There have been quite a few attempts to decipher the secret of this ancient ball game, but it seems that the following definition by Professor Oz Almog is the most apt:
The human urge to admire and worship, which is a compensation for the misery of our lives; and the need to temporarily remove inhibitions and social masks and express emotions spontaneously.
Almog points out other factors that underlie this unnatural worship, but in my opinion, these two elements are perhaps the essence and core of the 'groupie' phenomenon: people, no matter how respectable they may be, have a desire to break free from the shackles of rationality and glide into the undefined spaces of madness.
But what, in the face of this desire, the social barrier appears, which does not allow for that temporary breakdown of madness - and this is where the game of soccer comes in and prepares it.
Thus, one can find a respected prime minister - who faces national questions that concern human lives, as well as macroeconomic issues that may affect the lives of millions - troubled by the victory of one Spanish team over its friend, and thus one can listen to three sports programs every day, in which elderly, respected people, some of whom are already grandparents, deal with fateful questions: Is a 21-year-old, whose IQ level is usually no higher than his age, fit to play, will he start as a striker, or as a right midfielder?
As the program progresses, by the way, most of the time, the panel members break out into a fierce verbal brawl, insulting and cursing each other, and becoming filled with anger and bitterness at the interviewee who is unwilling to smear the coach from the competing team, thus depriving them of moments of pleasure.

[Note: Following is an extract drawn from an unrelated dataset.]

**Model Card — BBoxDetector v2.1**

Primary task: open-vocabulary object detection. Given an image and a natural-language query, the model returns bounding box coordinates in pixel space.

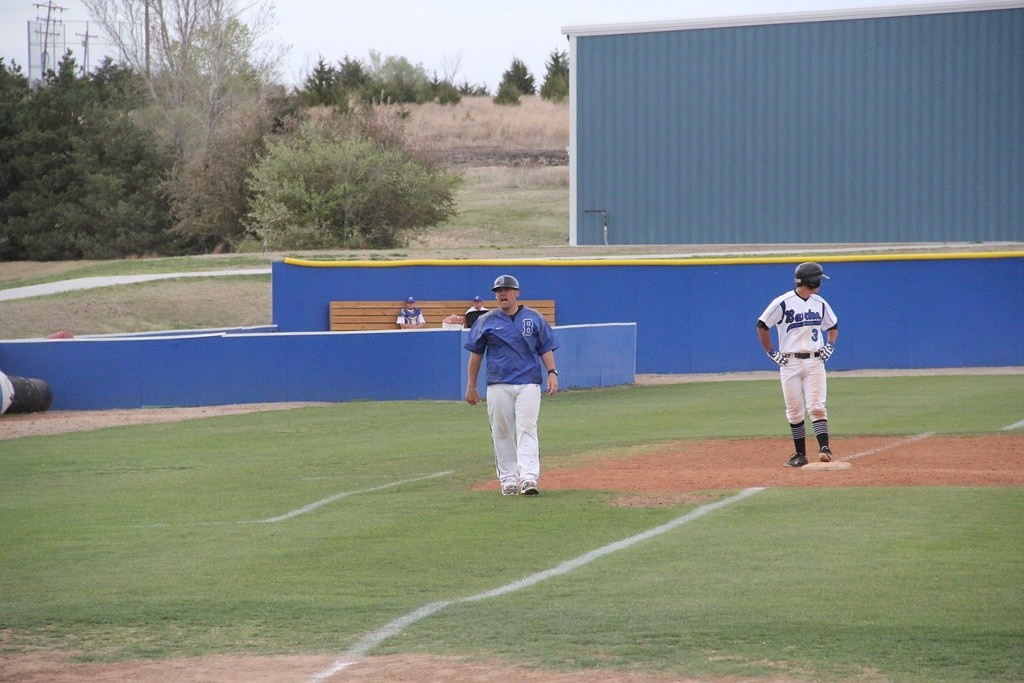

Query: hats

Do I wish to mock, God forbid, the phenomenon of the sick worship of sports and soccer, basketball, and tennis players in Israel and around the world? Absolutely.
And yet, I am convinced that phenomena of blind admiration leading to shameful violence exist in every society. Just for the sake of sport – around which we have gathered – I would like to present two scenes.
In the 33rd minute of the game, a radical (group) fan of the Hapoel Tel Aviv team burst in, approached the hated player of the opposing team – Maccabi, and began to hit him. The player did not remain unpunished, defended himself and hit the fan.
A few minutes later, dozens of fans burst onto the field, began to riot like a group of pagans who had never experienced a process of integration, and the poor referee was forced to stop the game.
And now for the following imaginary case:
The group of young men were walking through the streets of the Haredi city when they encountered one of the hated rabbis of the other faction.
A fanatical fan of the opposing team, unable to watch the rabbi walk peacefully, began to beat him. In response, members of the other team erupted in cries of anguish and promised to fight back, and the cycle of physical and verbal violence was not over yet.